Wallacea merupakan wilayah yang memiliki keanekaragaman hayati luar biasa. Pada saat yang sama, juga menghadapi tantangan konservasi yang kompleks. Sebagai salah satu pusat keanekaragaman hayati dan ekosistem terpenting di dunia, Wallacea menyimpan nilai ekologis, ekonomi, dan budaya yang sangat besar.
Namun, tekanan terhadap keanekaragaman hayati, baik dari aktivitas manusia maupun perubahan iklim, menuntut pendekatan baru yang mengedepankan kolaborasi, kearifan lokal, dan keberlanjutan.
Selain sebagai ajang silaturahmi, diskusi ini bertujuan untuk mendiseminasikan hasil karya kumpulan liputan SIEJ di desa-desa dampingan program Burung Indonesia, khususnya di kawasan Wallacea. Buku berjudul “Kabar Baik Dari Laut Wallacea” ini menjadi dokumentasi penting dari perjalanan riset yang dilakukan di tujuh koridor Wallacea, wilayah yang kaya dengan keanekaragaman hayati dan kearifan lokal yang menakjubkan.
Proyek ini, yang didukung oleh pendanaan dari Critical Ecosystem Partnership Fund (CEPF), mempererat sinergi antara pelestarian lingkungan dengan nilai-nilai tradisional yang hidup di tujuh koridor Wallacea. Sebuah pendekatan pengelolaan perikanan berbasis masyarakat yang tidak hanya meningkatkan hasil tangkapan, tetapi juga berhasil meminimalkan praktik destruktif seperti penggunaan bom ikan.

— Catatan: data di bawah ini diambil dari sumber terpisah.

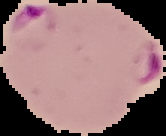

Summary:
  - Image size: 166×136 pixels
  - Result: Plasmodium parasites identified
  - Preparation: thin blood smear
  - Image type: segmented cell region on a black background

Sebagai pembicara pertama, Patmasanti, perwakilan Burung Indonesia Gorontalo menjelaskan bahwa Burung Indonesia bekerja di beberapa site penting di kawasan Wallacea. Di Gorontalo sendiri, mereka punya program di bentang alam Popayato- Paguat yang terdapat 350 ribu hektare (hutan lindung dan hutan produksi), dan mencakup dua kabupaten: Pohuwato dan Boalemo.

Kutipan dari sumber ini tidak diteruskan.